- Tasks to carry out -
1) List the options the yume-pdq description gives for vectorizing the hand-vectorized PDQ variant.
2) Write the next part of the yume-pdq description, picking up after its final sentence.

+++ Quoted passage +++

Expand description
§yume-pdq
Optimized kernels from hashing to vectorized or Vulkan shader-based exact matching for near real-time high-throughput high-recall PDQ-based image screening, including a hand-vectorized PDQ variant that prioritizes low latency, high throughput with high statistical compatibility, with options of using AVX2 intrinsics, portable-simd, or AVX512 intrinsics, with no-std and LLVM SafeStack+CFI hardening support.
It also comes with a well-optimized matching pipeline that guarantees 100% recall, bringing the total CPU time down to ~20ms when an AVX512 CPU is used for the entire hash then search task. (Assuming a 10M vector database)
An C++ port of the AVX-512 matching pipeline has been merged into the official repository, see facebook/ThreatExchange#1817 for details.

+++ Data shown +++

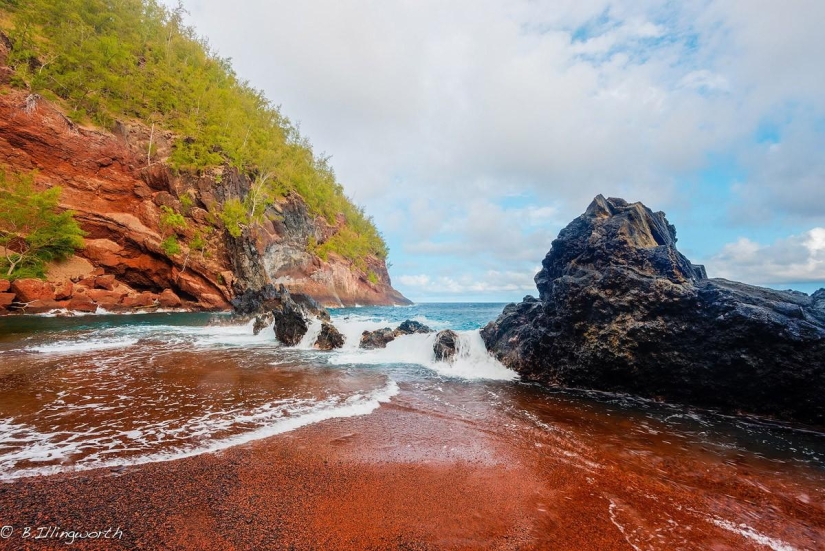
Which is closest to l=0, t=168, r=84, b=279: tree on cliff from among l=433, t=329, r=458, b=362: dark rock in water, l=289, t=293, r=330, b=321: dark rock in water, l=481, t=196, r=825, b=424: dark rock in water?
l=289, t=293, r=330, b=321: dark rock in water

+++

- Responses for each task -
1) AVX2 intrinsics, portable-simd, AVX512 intrinsics

2)
See the technical & engineering notes here
§Table of Contents
- yume-pdq
§Design Goals
Fit into an existing image processing pipeline rather than defining our own, if a server is processing UGC images they likely already are doing resizing, and adding a couple microseconds of CPU time per request can make a large difference vs. milliseconds for a high level API that takes arbitrary image, resize it (again, potentially doubling latency) and do a faithfully precise hash (drains more CPU time from the server). This also means yume-pdq is a low-level abstraction and you are responsible for bringing your own logic to get any data into the PDQ specification (512x512x1 grayscale image in the 0.0-255.0 range required by the library or 0-255 required by the CLI).
Parallelize well up to the memory bandwidth limit.
Provide better than off-the-shelf solution performance across the board by fully specializing to PDQ problem dimension and unique natural batching characteristics due to the need to simultaneously check all 8 dihedral transformed hashes.
All components are decoupled from each other, allowing integrator to mix and match external libraries such as using a forensic-grade hash provider but still use yume-pdq for high performance 100% recall matching.
No vendor lock-in, we will never write code that only work on one vendor’s hardware, which may or may not have a trade name that start with ‘N’.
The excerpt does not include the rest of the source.